Approximate stabilizer rank and improved weak simulation of Clifford-dominated circuits for qudits

TL;DR

This paper extends classical simulation algorithms for Clifford-dominated quantum circuits from qubits to qudits of odd prime dimensions, improving understanding of their complexity and providing new computational tools.

Contribution

It generalizes the approximate stabilizer rank method and related algorithms to qudits, enabling more efficient weak simulation of qudit-based quantum circuits.

Findings

Scaling of approximate stabilizer rank with magic states for qudits

An O(n^3) algorithm for inner product of stabilizer states

Relation of qudit stabilizer states to Gauss sum evaluations

Abstract

Bravyi and Gosset recently gave classical simulation algorithms for quantum circuits dominated by Clifford operations. These algorithms scale exponentially with the number of T-gate in the circuit, but polynomially in the number of qubits and Clifford operations.
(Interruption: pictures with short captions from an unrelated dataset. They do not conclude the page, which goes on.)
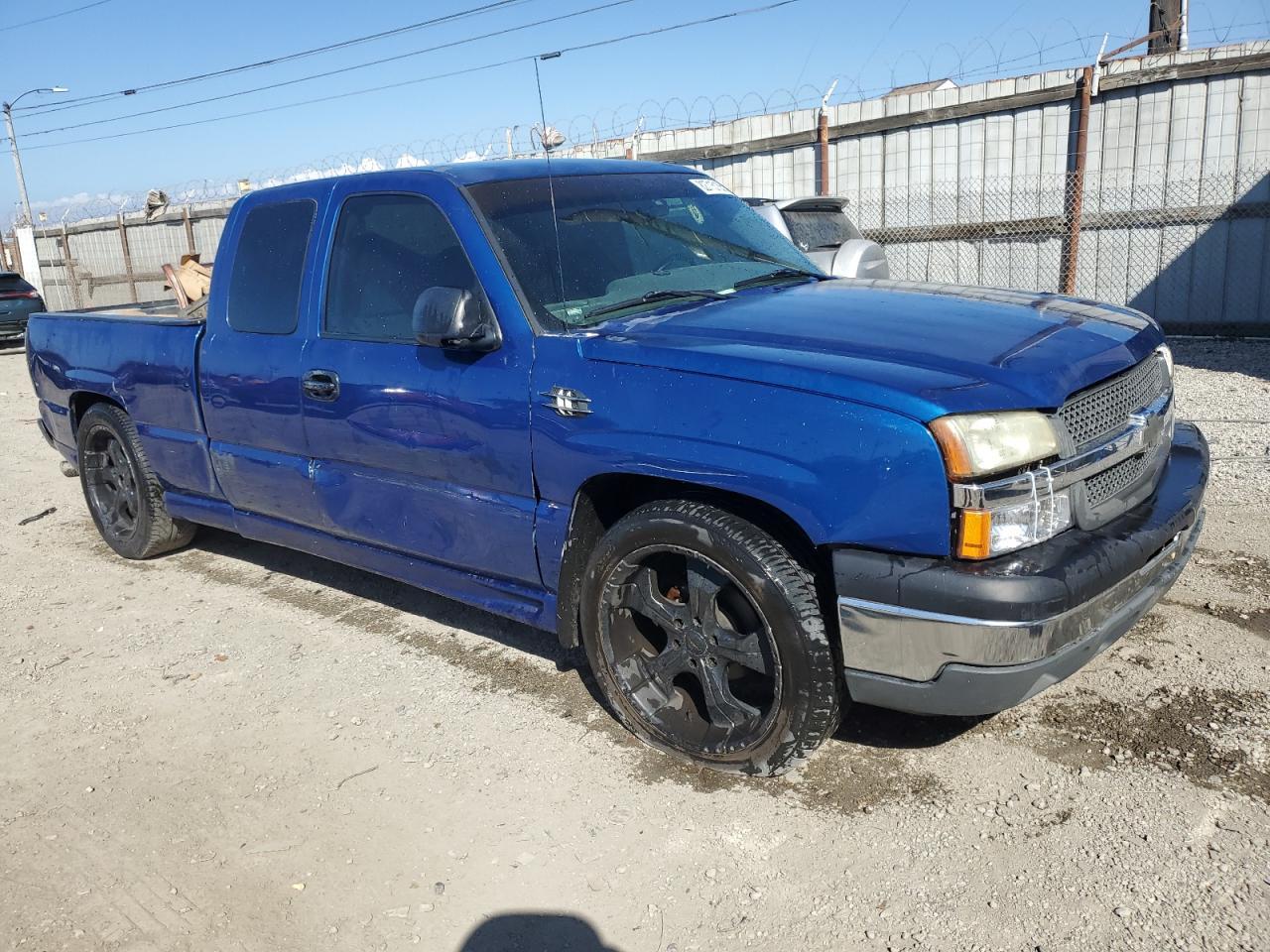 2003 CHEVROLET Silverado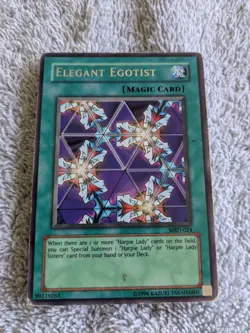 Elegant Egotist MRD-024 Yugioh Unlimited Rare Metal Raiders - Image 1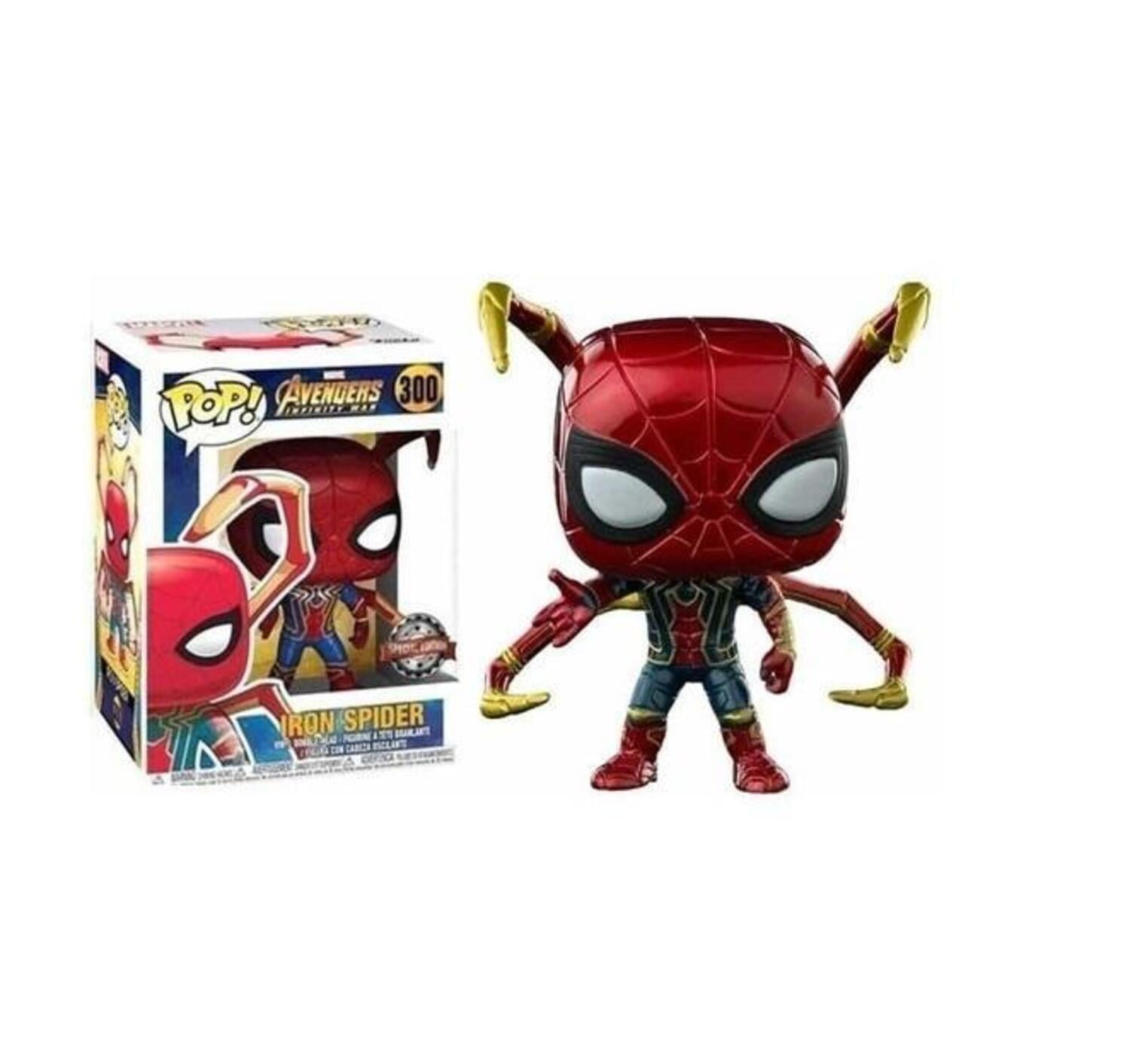 Funko Pop - Spider-Man Iron Spider #300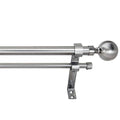 1x22 Ball Double Rod Set, Silver G977600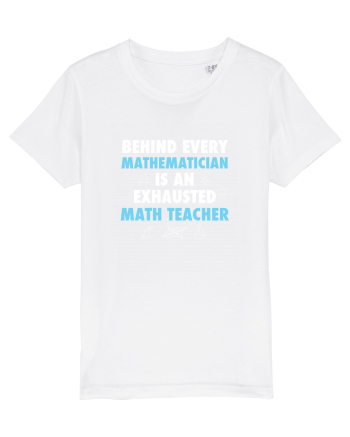 MATH TEACHER White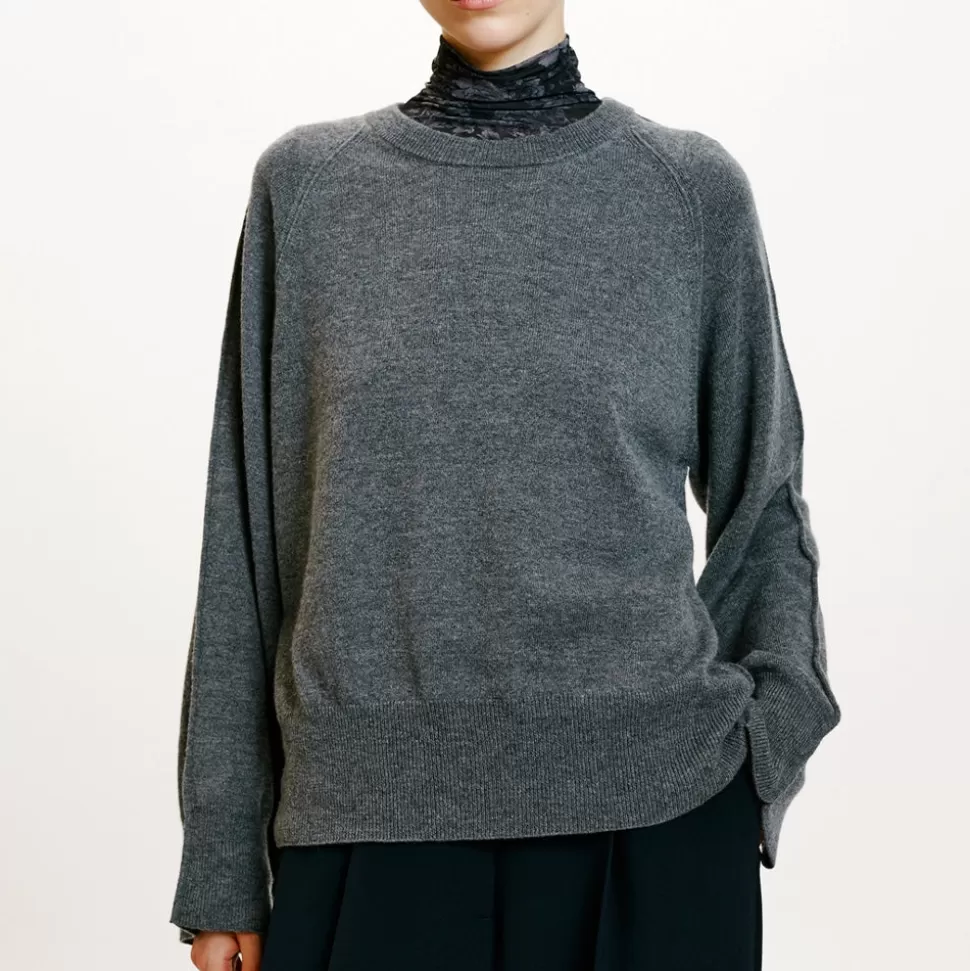 Momoni - Pull Odino - Gris>Merci Paris Best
Here we extend their algorithm to qudits of odd prime dimensions. We generalize their approximate stabilizer rank method for weak simulation to qudits and obtain the scaling of the approximate stabilizer rank with the number of single-qudit magic states. We also relate the canonical form of qudit stabilizer states to Gauss sum evaluations. We give an O(n^3) algorithm to calculating the inner product of two n-qudit stabilizer states.